The last time my church’s IT guy called asking about backups, we happened upon a solution: a rotation of USB hard drives. Plug it in, back it up, and take the drive home with you. It’s cheap and elegant. Worried about the reliability of the drives? That’s why you use several. Three’s the minimum; five drives would be better. Use a different drive every day.

It’ll work, and it’s pretty affordable. And since the drives can be opened up and replaced with internal drives, it has the potential for cheap future upgrades.

How about the reliability of hard drives? Well, I have a box full of perfectly readable 120-meg drives in my basement. They date from 1991-1993, for the most part. I bought them off eBay in the mid 1990s, intending to put them in computers I would donate to churches. The computers never materialized, so the drives sat. I fire one up every once in a while out of curiosity. The copies of DOS, Windows 3.1, and the DOS Netware client that were on them when I got them are still there.

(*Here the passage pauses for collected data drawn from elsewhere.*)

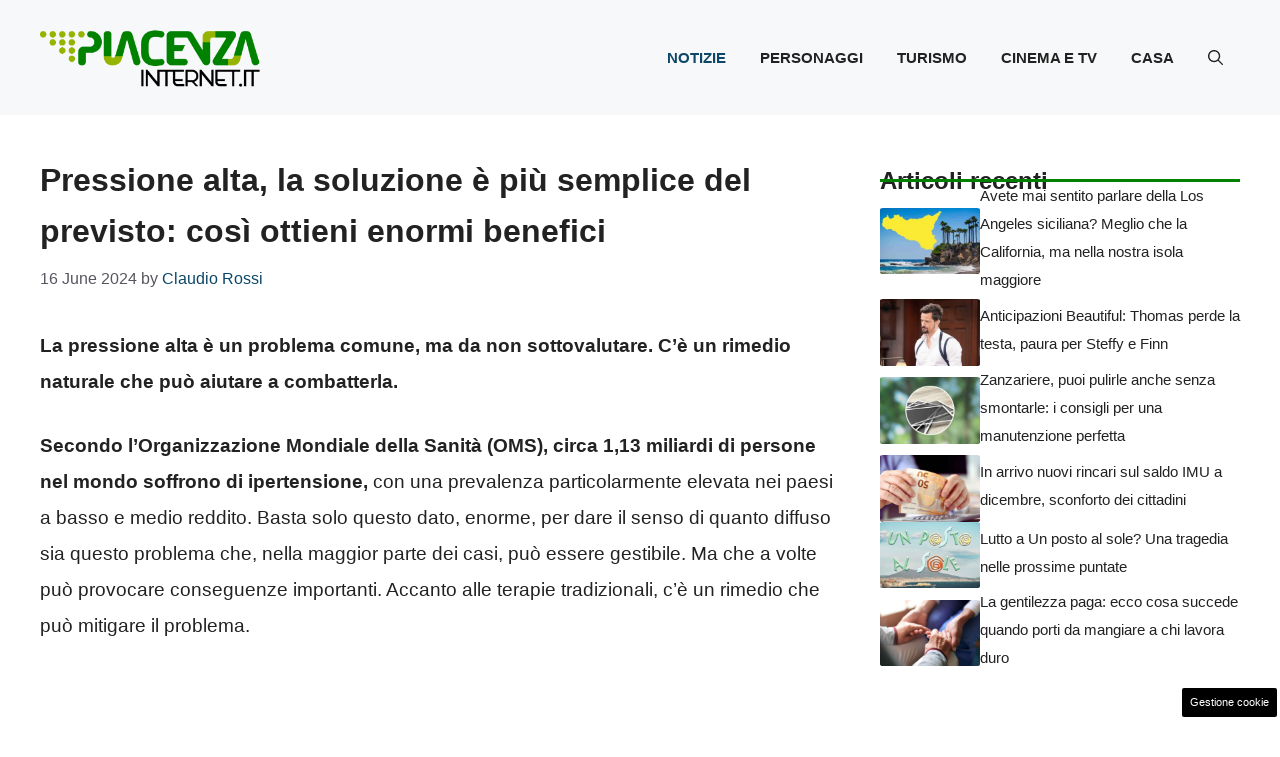

--- FILE ---
content_type: application/javascript
request_url: https://www.piacenzainternet.it/wp-content/cache/fvm/min/1749032164-js025398a4df319ce882371d56befc832aa50974583b5d8102a4e023fdda7e7c.js
body_size: 2023
content:
try{
let serviceWorkerRegistration=null,notificationPermissionStatus="default",isUserSubscribed=!1;function checkBrowserSupport(){const e="serviceWorker"in navigator,n="PushManager"in window,s="showNotification"in ServiceWorkerRegistration.prototype;window;return e?n?!!s||(webPushLog("Notifications not supported","error"),!1):(webPushLog("Push notifications not supported","error"),!1):(webPushLog("Service workers not supported","error"),!1)}function canRequestPushConsent(){return isIPhone()?(webPushLog("iPhone detected - push disabled","warning"),!1):!!checkBrowserSupport()&&(notificationPermissionStatus=Notification.permission,webPushLog(`Permission status: ${notificationPermissionStatus}`,"info"),"denied"!==notificationPermissionStatus||(webPushLog("Permissions denied by user","warning"),!1))}function registerServiceWorker(){return navigator.serviceWorker.register("/sw.js").then((e=>(serviceWorkerRegistration=e,e)))}function checkUserSubscription(){return navigator.serviceWorker.ready.then((e=>e.pushManager.getSubscription())).then((e=>e?(webPushLog("User is subscribed","success"),{subscribed:!0,subscription:e}):(webPushLog("No existing subscription","info"),{subscribed:!1,subscription:null}))).catch((e=>(webPushLog("Error checking subscription","error",e),{subscribed:!1,subscription:null})))}!function(){if(webPushLog("Initializing WebPush","registered"),!canRequestPushConsent())return void webPushLog("Cannot request push consent - stopping initialization","warning");const e=dadasuite365WebPushData.banner_ask_push,n=dadasuite365WebPushData.debug;registerServiceWorker().then((()=>checkUserSubscription())).then((s=>(isUserSubscribed=s.subscribed,s.subscribed?sendSubscriptionToServer(s.subscription,"PUT").then((()=>{})):"granted"===notificationPermissionStatus?(webPushLog("Permission granted but not subscribed - subscribing","info"),void push_subscribe()):void("default"===notificationPermissionStatus&&(1==e||!0===e?(webPushLog("Initializing banner system","info"),initBannerOnScroll(n)):setTimeout((()=>{webPushLog("Direct subscribe triggered","info"),push_subscribe()}),3e3)))))).catch((e=>{webPushLog("Initialization error","error",e)}))}();let bannerTriggered=!1;function initBannerOnScroll(e){if(!e&&!canShowBanner())return;const n=parseInt(dadasuite365WebPushData.banner_ask_push_scroll||300),s=1e3*parseInt(dadasuite365WebPushData.banner_ask_push_timeout||10);let i=null;function r(){const s=window.scrollY||window.pageYOffset||document.documentElement.scrollTop;!bannerTriggered&&s>n&&(bannerTriggered=!0,i&&clearTimeout(i),showBanner(e),window.removeEventListener("scroll",r),document.removeEventListener("scroll",r))}window.addEventListener("scroll",r,{passive:!0}),document.addEventListener("scroll",r,{passive:!0}),i=setTimeout((()=>{bannerTriggered||(bannerTriggered=!0,window.removeEventListener("scroll",r),document.removeEventListener("scroll",r),showBanner(e))}),s)}function canShowBanner(){const e=localStorage.getItem("webpush_banner_dismissed_time");if(!e)return!0;return Date.now()-parseInt(e)>9e5}function showBanner(e){if(1!=dadasuite365WebPushData.banner_ask_push&&!0!==dadasuite365WebPushData.banner_ask_push)return;const n=document.getElementById("webpush-banner");n?(webPushLog("Showing banner","success"),n.classList.add("show")):webPushLog("Banner element not found in DOM","error")}function dismissBanner(e){if(1!=dadasuite365WebPushData.banner_ask_push&&!0!==dadasuite365WebPushData.banner_ask_push)return;const n=document.getElementById("webpush-banner");n&&(n.classList.remove("show"),webPushLog("Banner dismissed","info"),e?webPushLog("Debug mode - localStorage skipped","warning"):localStorage.setItem("webpush_banner_dismissed_time",Date.now().toString()))}function push_subscribe(){return checkNotificationPermission().then((()=>navigator.serviceWorker.ready)).then((e=>e.pushManager.subscribe({userVisibleOnly:!0,applicationServerKey:urlBase64ToUint8Array(applicationServerKey)}))).then((e=>(webPushLog("Subscription created","success"),sendSubscriptionToServer(e)))).then((e=>(webPushLog("Subscription synced to server","success"),isUserSubscribed=!0,notificationPermissionStatus="granted",e))).catch((e=>{throw"denied"===Notification.permission?(webPushLog("User denied notification permission","error"),notificationPermissionStatus="denied"):(webPushLog("Subscription failed","error",e),dismissBanner(dadasuite365WebPushData.debug)),e}))}function checkNotificationPermission(){return new Promise(((e,n)=>{const s=Notification.permission;return"denied"===s?n(new Error("Push notifications blocked by user")):"granted"===s?e():Notification.requestPermission().then((s=>{webPushLog(`Permission result: ${s}`,"granted"===s?"success":"warning"),notificationPermissionStatus=s,"granted"!==s?n(new Error("Permission denied")):e()}))}))}function sendSubscriptionToServer(e,n="POST"){const s=e.getKey("p256dh"),i=e.getKey("auth"),r=(PushManager.supportedContentEncodings||["aesgcm"])[0],t={site:dadasuite365WebPushData.site,endpoint:e.endpoint,publicKey:s?btoa(String.fromCharCode.apply(null,new Uint8Array(s))):null,authToken:i?btoa(String.fromCharCode.apply(null,new Uint8Array(i))):null,contentEncoding:r};return fetch(dadasuite365WebPushData.dadasuite_365_webpush_api,{method:n,headers:{"Content-Type":"application/json"},body:JSON.stringify(t)}).then((e=>{if(!e.ok)throw new Error(`Server responded with ${e.status}`);return e.json().catch((()=>e.text()))})).then((n=>(webPushLog("Server response received","success",n),e))).catch((e=>{throw webPushLog("Server sync failed","error",e),e}))}function webPushLog(e,n="info",s=null){const i="background:#123456; color: #ffffff",r={info:"background: #ffcc00; color: #000000",success:"background: #5dcceaff; color: #000000",error:"background: #ff0000; color: #ffffff",warning:"background: #ff9500; color: #ffffff",registered:"background:rgb(0, 183, 12); color: #ffffff"},t=r[n]||r.info;null!==s?console.log(`%c webPush %c ${e} %c `,i,t,"background:rgb(0, 183, 12); color: #ffffff",s):console.log(`%c webPush %c ${e} `,i,t)}function isIPhone(){return/iPhone|iPad|iPod/i.test(navigator.userAgent)}function urlBase64ToUint8Array(e){const n=(e+"=".repeat((4-e.length%4)%4)).replace(/\-/g,"+").replace(/_/g,"/"),s=window.atob(n),i=new Uint8Array(s.length);for(let e=0;e<s.length;++e)i[e]=s.charCodeAt(e);return i}window.handlePushSubscribe=function(){isUserSubscribed?dismissBanner(dadasuite365WebPushData.debug):(dismissBanner(dadasuite365WebPushData.debug),push_subscribe().then((()=>{isUserSubscribed=!0,notificationPermissionStatus="granted",dismissBanner(dadasuite365WebPushData.debug)})).catch((e=>{webPushLog("Subscription failed","error",e),"denied"===Notification.permission&&(notificationPermissionStatus="denied",dismissBanner(dadasuite365WebPushData.debug))})))},window.dismissWebPushBanner=function(){dismissBanner(dadasuite365WebPushData.debug)}
}catch(e){console.error("An error has occurred. [ File: https://www.piacenzainternet.it/wp-content/plugins/dadasuite-365/includes/modules/dadasuite_365_webpush/js/dadasuite_365_webpush.min.js?v=1.7.2 ] [ "+e.stack+" ]");}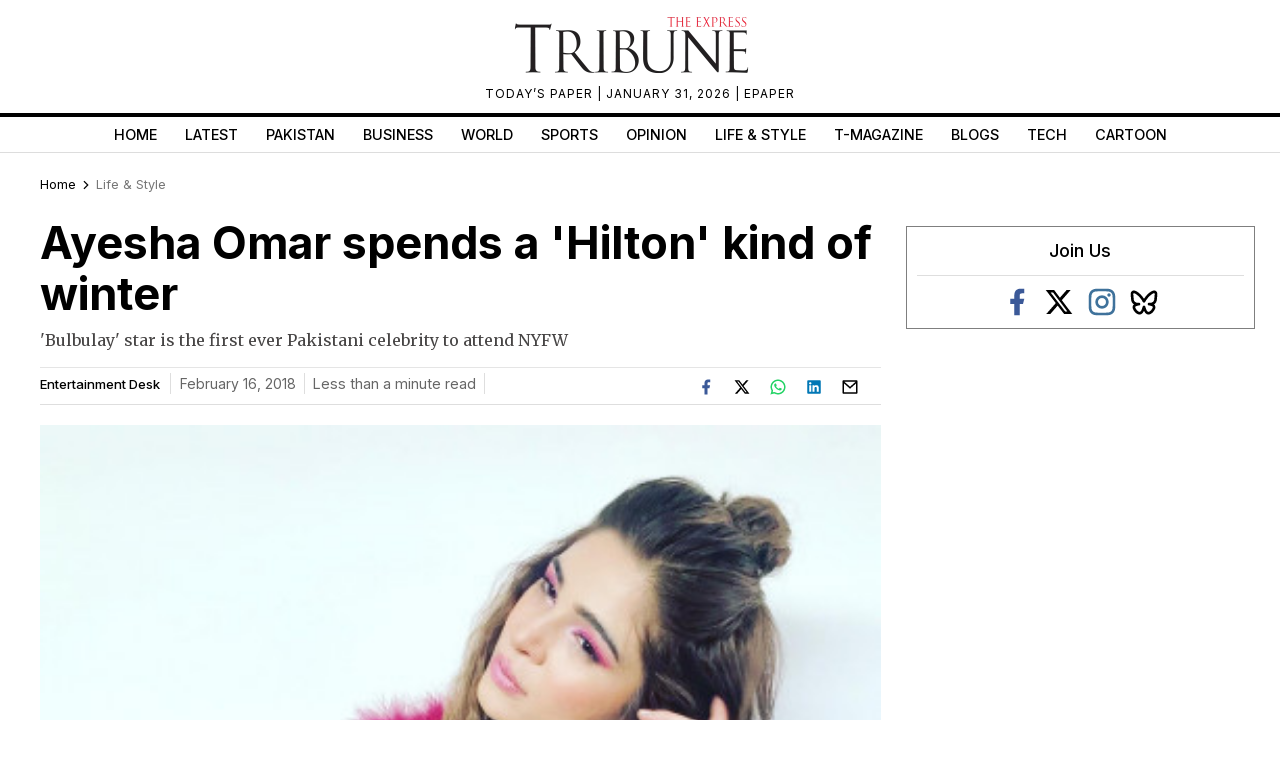

--- FILE ---
content_type: text/html; charset=utf-8
request_url: https://www.google.com/recaptcha/api2/aframe
body_size: 264
content:
<!DOCTYPE HTML><html><head><meta http-equiv="content-type" content="text/html; charset=UTF-8"></head><body><script nonce="jVpkt14Nn7nTtnuhtKsuaw">/** Anti-fraud and anti-abuse applications only. See google.com/recaptcha */ try{var clients={'sodar':'https://pagead2.googlesyndication.com/pagead/sodar?'};window.addEventListener("message",function(a){try{if(a.source===window.parent){var b=JSON.parse(a.data);var c=clients[b['id']];if(c){var d=document.createElement('img');d.src=c+b['params']+'&rc='+(localStorage.getItem("rc::a")?sessionStorage.getItem("rc::b"):"");window.document.body.appendChild(d);sessionStorage.setItem("rc::e",parseInt(sessionStorage.getItem("rc::e")||0)+1);localStorage.setItem("rc::h",'1769805280392');}}}catch(b){}});window.parent.postMessage("_grecaptcha_ready", "*");}catch(b){}</script></body></html>

--- FILE ---
content_type: application/javascript; charset=utf-8
request_url: https://fundingchoicesmessages.google.com/f/AGSKWxX-LaV2kyVUSmDnz-YpkbK0Ww_Kx9Mj2PmgdDljHbQPsLNTLqWU5lHBI6M-q9zgcQ0O6O5aVMu6m7j0WoUxXR9u4dGhrV0l2gjwsozccRUK-9hXMN5hgiCaUndxdeYAd30YkAJsVEXpmdX1oOKPjRcDbHteeWppp-gtJkcc_wXxefYxxOdVHKqUStLD/_/leader_ad./ad.ashx?/google_caf.js?/ad1./geobox.html
body_size: -1286
content:
window['1c6f39e6-2d90-43e1-9794-6898d5a1da7b'] = true;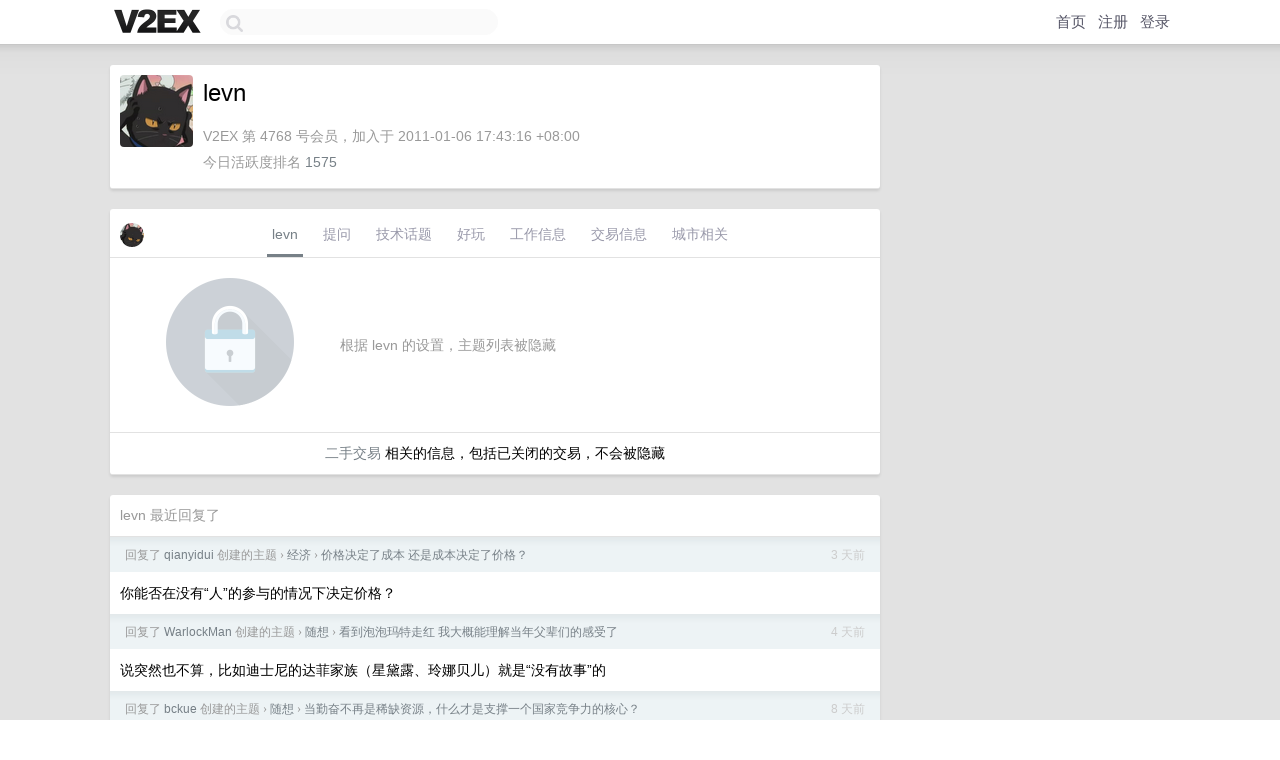

--- FILE ---
content_type: text/html; charset=utf-8
request_url: https://www.google.com/recaptcha/api2/aframe
body_size: 248
content:
<!DOCTYPE HTML><html><head><meta http-equiv="content-type" content="text/html; charset=UTF-8"></head><body><script nonce="NSPNHoW42ZVa2kiwIgtfMA">/** Anti-fraud and anti-abuse applications only. See google.com/recaptcha */ try{var clients={'sodar':'https://pagead2.googlesyndication.com/pagead/sodar?'};window.addEventListener("message",function(a){try{if(a.source===window.parent){var b=JSON.parse(a.data);var c=clients[b['id']];if(c){var d=document.createElement('img');d.src=c+b['params']+'&rc='+(localStorage.getItem("rc::a")?sessionStorage.getItem("rc::b"):"");window.document.body.appendChild(d);sessionStorage.setItem("rc::e",parseInt(sessionStorage.getItem("rc::e")||0)+1);localStorage.setItem("rc::h",'1768702930176');}}}catch(b){}});window.parent.postMessage("_grecaptcha_ready", "*");}catch(b){}</script></body></html>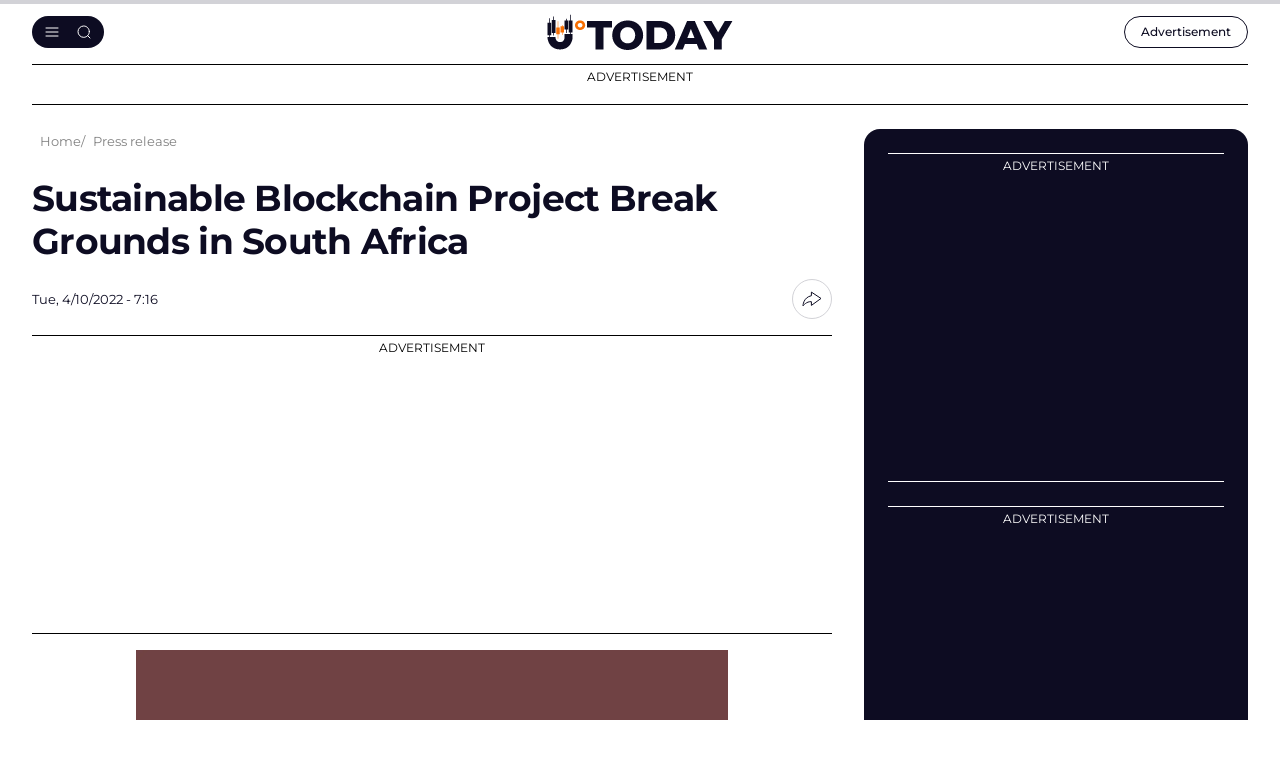

--- FILE ---
content_type: text/html; charset=utf-8
request_url: https://www.google.com/recaptcha/api2/aframe
body_size: -250
content:
<!DOCTYPE HTML><html><head><meta http-equiv="content-type" content="text/html; charset=UTF-8"></head><body><script nonce="9Yjjb2FWjb6Mas-WdElO6Q">/** Anti-fraud and anti-abuse applications only. See google.com/recaptcha */ try{var clients={'sodar':'https://pagead2.googlesyndication.com/pagead/sodar?'};window.addEventListener("message",function(a){try{if(a.source===window.parent){var b=JSON.parse(a.data);var c=clients[b['id']];if(c){var d=document.createElement('img');d.src=c+b['params']+'&rc='+(localStorage.getItem("rc::a")?sessionStorage.getItem("rc::b"):"");window.document.body.appendChild(d);sessionStorage.setItem("rc::e",parseInt(sessionStorage.getItem("rc::e")||0)+1);localStorage.setItem("rc::h",'1768537777656');}}}catch(b){}});window.parent.postMessage("_grecaptcha_ready", "*");}catch(b){}</script></body></html>

--- FILE ---
content_type: text/css
request_url: https://u.today/themes/cryptod/styles/push.css?t8t6ea
body_size: 81
content:
.push{text-align:center;position:fixed;left:0;padding:16px;box-shadow:0 8px 24px rgba(13,71,161,0.45);background:#fff;z-index:994;width:100%;display:none}.push__title{font-weight:700;font-size:19px;line-height:1.6}.push__headline{font-weight:500;font-size:15px;line-height:1.6;margin:0 0 16px}.push .btn--block{margin:16px 0 0;justify-content:center}.push .btn--block>*{margin:0 16px 0 0;width:100%;border-radius:0;font-weight:500;font-size:15px}.push .btn--block>*:last-child{margin:0}.push__close:hover{border-color:#1565c0;color:#1565c0}@media(min-width:480px){.push{padding:24px}}@media(min-width:768px){.push{top:32px;left:50%;margin-left:-185px;padding:32px;max-width:370px}}@media(max-width:768px){.push{bottom:0;right:0}}

--- FILE ---
content_type: image/svg+xml
request_url: https://u.today/themes/cryptod/img/icons/share-send-thin.svg
body_size: -84
content:
<svg width="24" height="24" viewBox="0 0 24 24" fill="none" xmlns="http://www.w3.org/2000/svg">
<path d="M21.0002 11.459L11.4002 5.09998L11.4002 8.69998C3 10.5 3 18.9 3 18.9C3 18.9 6.6 14.1 11.4002 14.7L11.4002 18.42L21.0002 11.459Z" stroke="#0D0C22" stroke-linejoin="round"/>
</svg>
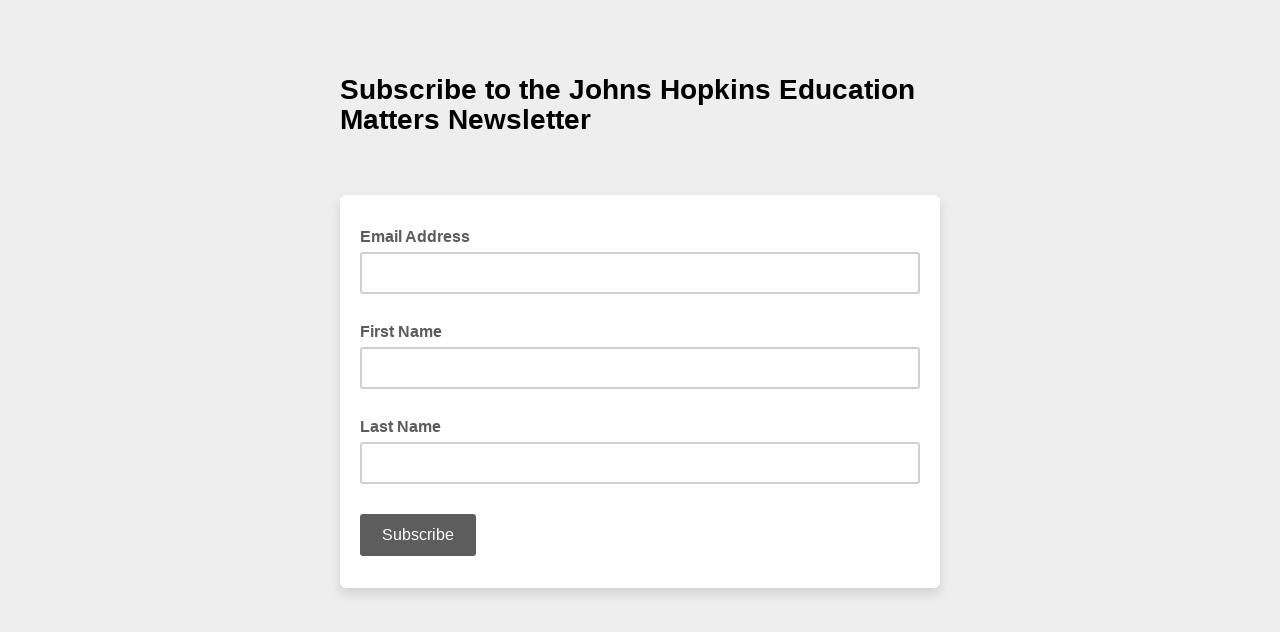

--- FILE ---
content_type: text/javascript; charset=UTF-8
request_url: https://ajax.googleapis.com/ajax/libs/dojo/1.8/dijit//_base/window.js
body_size: -739
content:
//>>built
define("dijit/_base/window",["dojo/window","../main"],function(b,a){a.getDocumentWindow=function(a){return b.get(a)}});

Some technology writers have observed that modern IDE hard drives seem to have a use-by date; they just seem to have a tendency to drop dead if they sit unused for too long. I see this tendency in a lot of devices that use inexpensive electric motors. Starting them up every once in a while and giving them a workout to keep the lubricants flowing and keep them from turning glue-like seems to be the best way to keep them working.

At this stage, I’m less worried about the long-term viability of hard drives than I am about optical discs. Ask me again in 20 years which one was the better choice, and I’ll be able to answer the question a lot better.

If you’re stuck using optical discs, the best advice I can give is to use a brand of media with a good reputation, such as TDK, make multiple copies, and store them in a cool, dark, dry place. The multiple copies should preferably be stored in different cool, dark, dry places. Light seems to break down optical discs, and cooler temperatures as a general rule slow down chemical reactions. Dryness prevents chemical reactions with water and whatever the water might manage to pick up.